ADVERTISEMENT

Maybe the Next Archegos Won’t Be Such a Big Surprise

Maybe the Next Archegos Won’t Be Such a Big Surprise

Back in March, an investment fund called Archegos Capital Management collapsed after building up vast derivatives bets on several stocks, precipitating billions of dollars in losses for its lenders. The incident raised a troubling question about the country’s financial early-warning system: How could regulators have remained unaware of such a large concentration of risk until it was too late?

Now the Securities and Exchange Commission has a plan to ensure that such dangers won’t go unnoticed. It should proceed as quickly as possible.

Recurring crises have prompted various efforts to make U.S. financial markets more transparent. Yet the results have been mixed, and many blind spots remain. Investors, for example, must publicly disclose stakes that exceed 5% of a public company’s equity — but this applies only to ownership of shares. If, by contrast, they employ derivatives to gain economic exposure, they can make bets far exceeding the 5% threshold without alerting anyone who has an adequate incentive to care about the systemic risks.

···

▶ **Questions**
A) Summarize the text on Archegos and financial regulation in two sentences.
B) In the text on Archegos, restate the paragraph beginning "Recurring crises have prompted" as a short bulleted list that keeps its main facts.
C) Carry on the text about Archegos and the SEC's plan from its final sentence.
The lines that follow have nothing to do with the text on Archegos.

▶ **Given information**
···

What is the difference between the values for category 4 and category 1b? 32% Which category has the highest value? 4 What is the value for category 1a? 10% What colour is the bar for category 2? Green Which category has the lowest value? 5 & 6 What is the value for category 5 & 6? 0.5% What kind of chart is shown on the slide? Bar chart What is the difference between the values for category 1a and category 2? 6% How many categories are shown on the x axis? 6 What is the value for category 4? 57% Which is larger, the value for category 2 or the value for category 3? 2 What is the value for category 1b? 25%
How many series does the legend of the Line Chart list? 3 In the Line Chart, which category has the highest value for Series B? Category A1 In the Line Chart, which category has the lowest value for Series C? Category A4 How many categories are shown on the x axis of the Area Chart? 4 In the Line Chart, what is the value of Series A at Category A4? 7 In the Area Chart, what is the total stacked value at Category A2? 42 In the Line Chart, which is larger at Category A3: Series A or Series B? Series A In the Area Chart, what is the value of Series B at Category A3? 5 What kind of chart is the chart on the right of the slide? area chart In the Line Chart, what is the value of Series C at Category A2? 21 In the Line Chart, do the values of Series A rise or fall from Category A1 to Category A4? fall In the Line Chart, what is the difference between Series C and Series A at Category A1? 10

···

▶ **Results of the exercise**
A) In March, Archegos Capital Management collapsed after building vast derivatives bets on several stocks, causing billions of dollars in losses for its lenders and raising the question of how regulators missed such a large concentration of risk until too late. The Securities and Exchange Commission now has a plan to ensure such dangers don't go unnoticed, and efforts to make U.S. markets more transparent have had mixed results, since the 5% public disclosure rule covers only share ownership and not exposure gained through derivatives.

B)
- Recurring crises have led to various efforts to make U.S. financial markets more transparent.
- The results have been mixed, and many blind spots remain.
- Investors must publicly disclose stakes exceeding 5% of a public company's equity, but only for share ownership.
- Investors using derivatives for economic exposure can far exceed the 5% threshold without alerting anyone with an adequate incentive to care about systemic risks.

C)
The Archegos episode, though not a systemic crisis in itself, vividly demonstrated the dangers. The fund gained tens of billions of dollars in exposure to companies including Discovery Inc., Tencent Holdings Ltd. and ViacomCBS Inc., with most of the funds borrowed from banks including Goldman Sachs Group Inc., Morgan Stanley and Credit Suisse Group AG. It achieved this in large part using derivatives such as total return swaps, in which the banks technically owned the shares. That meant Archegos didn’t have to inform regulators or file any public disclosures. An investigation commissioned by Credit Suisse into its $5.5 billion loss found that some of Archegos’s bankers were so concerned about losing a lucrative client that they failed to protect even their own institutions, let alone the broader financial system.

The SEC’s proposed solution is simple: Extend disclosure requirements to derivatives. Specifically, if an exposure is large enough — exceeding 5% of a company’s equity or a nominal dollar threshold — it must be publicly reported within one business day. Big exposures to a company’s debt must be reported, too. This will allow both regulators and the public to see such concentrations of risk as they build — and, if necessary, to put pressure on the relevant institutions to take precautions. It might also clarify the incentives of companies’ creditors, some of whom might have derivatives positions that would more than offset their potential losses in a bankruptcy.

To be sure, the proposal is just one step. Much more needs to be done to ensure that officials and the public have a reasonable grasp of what’s going on in markets, and to limit the leverage that can turn incidents like the Archegos implosion into larger disasters. But the perfect need not be the enemy of the good. Beyond any adjustments that may be needed to minimize burdens and make things work as smoothly as possible, the SEC should stick to its plan.

Editorials are written by the Bloomberg Opinion editorial board.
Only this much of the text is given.